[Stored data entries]

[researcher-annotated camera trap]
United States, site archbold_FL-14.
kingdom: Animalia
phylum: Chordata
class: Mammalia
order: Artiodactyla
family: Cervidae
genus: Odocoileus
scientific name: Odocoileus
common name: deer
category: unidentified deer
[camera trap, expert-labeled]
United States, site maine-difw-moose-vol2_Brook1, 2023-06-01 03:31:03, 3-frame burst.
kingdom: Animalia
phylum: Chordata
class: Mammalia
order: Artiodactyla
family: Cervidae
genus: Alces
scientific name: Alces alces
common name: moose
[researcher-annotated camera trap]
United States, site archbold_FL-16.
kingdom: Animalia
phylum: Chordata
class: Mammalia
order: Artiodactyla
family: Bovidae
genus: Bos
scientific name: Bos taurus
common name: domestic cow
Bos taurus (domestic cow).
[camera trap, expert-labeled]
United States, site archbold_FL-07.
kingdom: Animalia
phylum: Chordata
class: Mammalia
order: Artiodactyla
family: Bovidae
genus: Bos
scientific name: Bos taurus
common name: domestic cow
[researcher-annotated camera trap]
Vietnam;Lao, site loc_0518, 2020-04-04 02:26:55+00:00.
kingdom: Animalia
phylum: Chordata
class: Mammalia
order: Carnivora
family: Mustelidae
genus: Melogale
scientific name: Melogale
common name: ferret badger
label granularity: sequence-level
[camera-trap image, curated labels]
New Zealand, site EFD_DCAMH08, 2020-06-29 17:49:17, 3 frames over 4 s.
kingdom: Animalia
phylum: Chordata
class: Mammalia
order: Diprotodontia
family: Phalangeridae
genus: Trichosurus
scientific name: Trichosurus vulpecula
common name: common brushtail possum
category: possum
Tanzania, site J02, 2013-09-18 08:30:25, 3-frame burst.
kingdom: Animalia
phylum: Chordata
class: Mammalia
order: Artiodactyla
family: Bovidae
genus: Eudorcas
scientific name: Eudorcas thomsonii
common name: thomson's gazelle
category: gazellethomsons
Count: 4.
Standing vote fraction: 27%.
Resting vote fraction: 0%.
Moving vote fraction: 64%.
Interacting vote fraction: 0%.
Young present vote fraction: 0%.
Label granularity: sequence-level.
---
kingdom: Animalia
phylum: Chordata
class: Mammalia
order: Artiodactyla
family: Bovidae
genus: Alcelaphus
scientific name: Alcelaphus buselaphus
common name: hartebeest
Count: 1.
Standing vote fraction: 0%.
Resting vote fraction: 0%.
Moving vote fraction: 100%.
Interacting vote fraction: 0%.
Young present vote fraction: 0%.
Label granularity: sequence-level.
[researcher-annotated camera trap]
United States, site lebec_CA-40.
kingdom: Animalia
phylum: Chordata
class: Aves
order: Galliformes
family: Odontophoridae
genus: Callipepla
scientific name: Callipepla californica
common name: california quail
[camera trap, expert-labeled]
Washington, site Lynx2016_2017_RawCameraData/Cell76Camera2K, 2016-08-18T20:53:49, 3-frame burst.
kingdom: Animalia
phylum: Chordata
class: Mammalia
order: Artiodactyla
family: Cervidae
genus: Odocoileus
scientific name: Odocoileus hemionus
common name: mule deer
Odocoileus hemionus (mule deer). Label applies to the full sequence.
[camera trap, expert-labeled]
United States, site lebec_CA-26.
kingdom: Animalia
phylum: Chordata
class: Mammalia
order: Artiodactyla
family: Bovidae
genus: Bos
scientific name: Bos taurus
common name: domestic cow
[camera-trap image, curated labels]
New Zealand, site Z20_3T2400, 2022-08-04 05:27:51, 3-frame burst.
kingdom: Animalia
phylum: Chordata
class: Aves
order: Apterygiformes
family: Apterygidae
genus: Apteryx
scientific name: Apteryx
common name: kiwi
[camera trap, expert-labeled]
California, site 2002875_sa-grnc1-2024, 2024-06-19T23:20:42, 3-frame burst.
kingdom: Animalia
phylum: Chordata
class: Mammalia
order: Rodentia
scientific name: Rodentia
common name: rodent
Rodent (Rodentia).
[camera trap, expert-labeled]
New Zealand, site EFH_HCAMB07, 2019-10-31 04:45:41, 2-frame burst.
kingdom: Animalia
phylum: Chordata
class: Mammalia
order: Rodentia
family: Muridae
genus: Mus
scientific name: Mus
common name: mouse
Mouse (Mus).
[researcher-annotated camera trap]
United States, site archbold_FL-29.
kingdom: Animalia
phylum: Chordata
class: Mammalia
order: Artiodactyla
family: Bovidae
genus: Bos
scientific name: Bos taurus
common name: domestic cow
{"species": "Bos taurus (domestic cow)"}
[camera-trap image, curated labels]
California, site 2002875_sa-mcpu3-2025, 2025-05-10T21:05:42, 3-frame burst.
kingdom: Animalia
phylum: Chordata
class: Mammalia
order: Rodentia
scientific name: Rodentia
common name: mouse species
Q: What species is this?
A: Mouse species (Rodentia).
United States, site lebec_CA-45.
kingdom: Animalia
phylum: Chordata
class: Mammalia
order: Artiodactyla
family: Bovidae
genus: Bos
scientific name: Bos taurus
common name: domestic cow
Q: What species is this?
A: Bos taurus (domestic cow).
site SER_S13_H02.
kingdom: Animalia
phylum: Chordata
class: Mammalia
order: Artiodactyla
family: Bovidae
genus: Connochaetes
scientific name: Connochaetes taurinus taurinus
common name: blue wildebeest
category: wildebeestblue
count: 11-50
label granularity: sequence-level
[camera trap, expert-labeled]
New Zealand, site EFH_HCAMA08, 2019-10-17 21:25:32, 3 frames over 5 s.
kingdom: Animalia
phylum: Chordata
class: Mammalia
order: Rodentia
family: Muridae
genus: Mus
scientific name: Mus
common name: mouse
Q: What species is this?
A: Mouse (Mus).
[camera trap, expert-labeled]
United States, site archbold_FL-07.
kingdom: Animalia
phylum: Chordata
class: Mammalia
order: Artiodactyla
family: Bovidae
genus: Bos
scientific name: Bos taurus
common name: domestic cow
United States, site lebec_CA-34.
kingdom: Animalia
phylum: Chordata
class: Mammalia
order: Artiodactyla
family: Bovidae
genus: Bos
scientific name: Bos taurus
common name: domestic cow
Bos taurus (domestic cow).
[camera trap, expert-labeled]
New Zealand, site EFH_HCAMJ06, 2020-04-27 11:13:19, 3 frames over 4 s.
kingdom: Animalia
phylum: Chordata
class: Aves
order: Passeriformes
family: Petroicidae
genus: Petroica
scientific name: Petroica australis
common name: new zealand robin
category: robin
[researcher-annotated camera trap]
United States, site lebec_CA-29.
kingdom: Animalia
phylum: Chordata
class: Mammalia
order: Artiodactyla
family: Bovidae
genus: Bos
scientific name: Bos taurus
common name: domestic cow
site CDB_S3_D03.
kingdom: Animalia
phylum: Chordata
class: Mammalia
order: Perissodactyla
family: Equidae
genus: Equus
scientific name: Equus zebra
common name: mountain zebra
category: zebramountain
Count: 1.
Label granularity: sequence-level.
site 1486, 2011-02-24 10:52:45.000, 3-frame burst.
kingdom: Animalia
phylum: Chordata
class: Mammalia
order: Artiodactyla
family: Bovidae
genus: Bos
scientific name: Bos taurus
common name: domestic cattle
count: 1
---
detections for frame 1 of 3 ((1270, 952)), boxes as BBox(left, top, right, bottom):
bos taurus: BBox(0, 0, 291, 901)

HOW TO COMPLETE THIS TASK:
Wherever a line above includes the string "Moving", count it; give only the final tally.

ANSWER SPACE:
2